“Broken” by Don Winslow (William Morrow)
Don Winslow, whose work includes a dozen of the best crime novels written within the last 20 years, displays all of his strengths, including propulsive narration, compelling characters and a decent , staccato literary genre, in “Broken,” a set of six remarkable novellas.
The length of his novels has been swelling in recent years, his latest, “The Force,” exceeding 700 pages; so these tales, each about 50 pages long, are a departure for him. They vary in tone, but each, in its own way, conveys the sense that the people and/or American institutions he portrays are broken.
One yarn, “The San Diego Zoo,” does it with slightly of humor, its first sentence, “No one knows how the chimp got the revolver,” making it virtually impossible to not read on.
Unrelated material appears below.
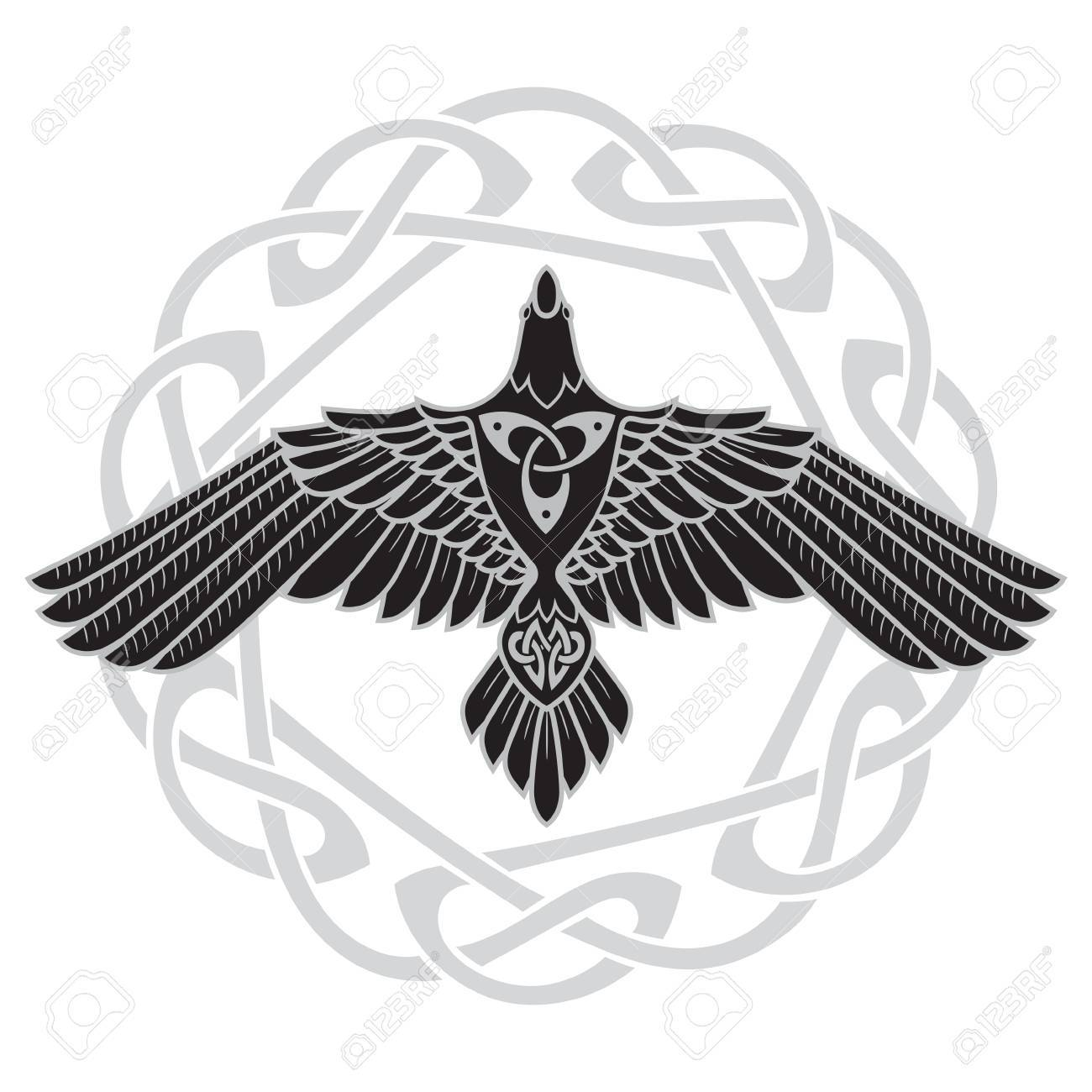 The raven of odin in norse celtic style royalty free cliparts the raven of odin in norse celtic style stock vector 86737481 biocorpaavc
Another, “The Last Ride,” does it with a dose of righteous anger as a Donald Trump supporter, horrified by the sight of a touch girl during a cage, sets bent to reunite her together with her mother in defiance of his patrol superiors.
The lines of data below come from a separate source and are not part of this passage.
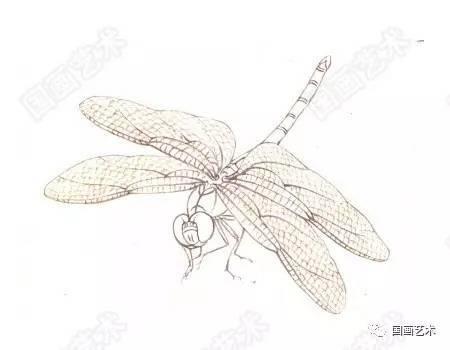 怎样画蜻蜓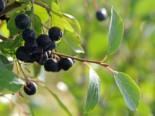 Apfelbeere 'Nero', 40-60 cm, Aronia prunifolia 'Nero', Containerware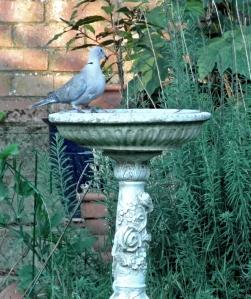 birdbathdoveblog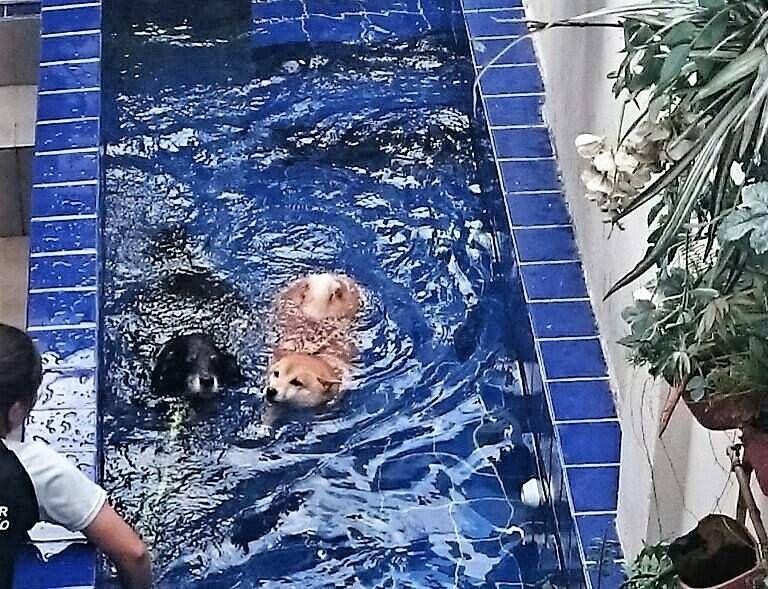 Serviço de Natação para Cão em Brasilândia - Centro de Natação para Cachorro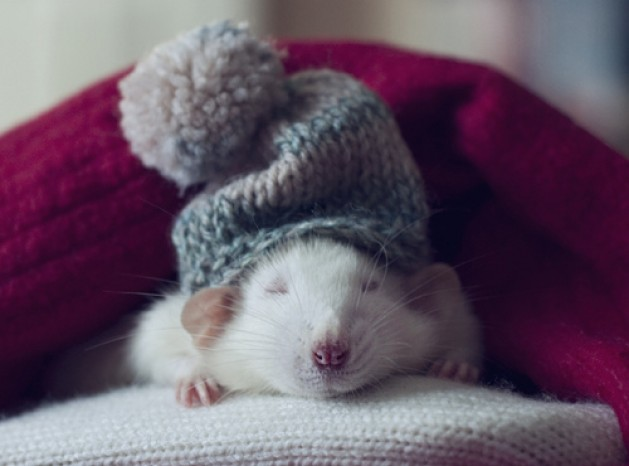 9 Rat Photos Guaranteed To Brighten Your Day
Others portray a replacement Orleans cop violently avenging the murder of his brother, a cat-and-mouse game between an ingenious jewel thief and a dogged California detective, a San Diego bail bondsmen on the search for a former surfer god turned junkie killer and a team of California marijuana growers trying to determine a base of operations on the Hawaiian island of Kauai.
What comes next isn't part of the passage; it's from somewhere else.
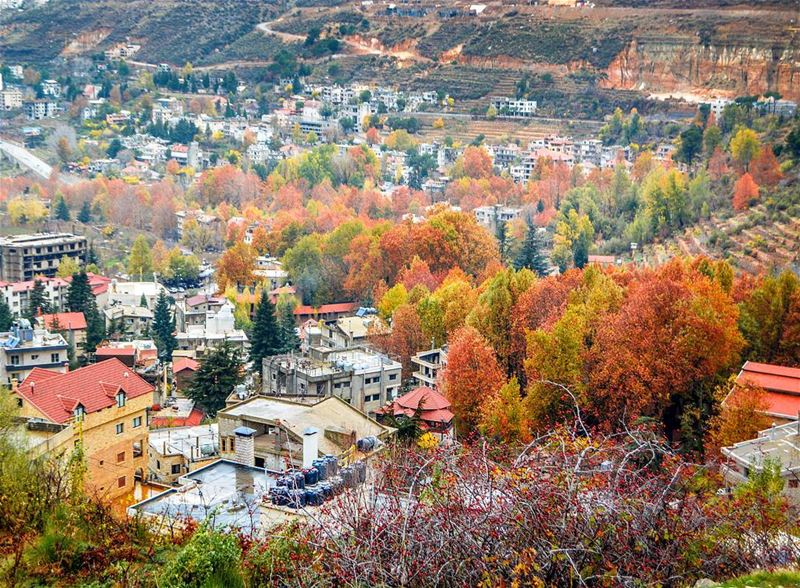 The beautiful colors of Autumn. Faraya, Lebanon.  livelovefaraya | Good... (Faraya, Mont-Liban, Lebanon)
Fans of his novels will find familiar characters here, including drug dealers Ben, Chon and O from “Savages” and therefore the team of surfing detectives from “Dawn Patrol.” But Winslow also introduces memorable new characters including an iconoclastic lieutenant named Ronald “Lou” Lubesnick
The tales, three of them appropriately dedicated to Leonard, Steve McQueen, and Chandler, all unfold at a torrid pace which will leave readers both satisfied and wishing for more.
Bruce DeSilva, winner of the Mystery Writers of America’s Edgar Award, is that the author of the Mulligan crime novels including “The Dread Line.”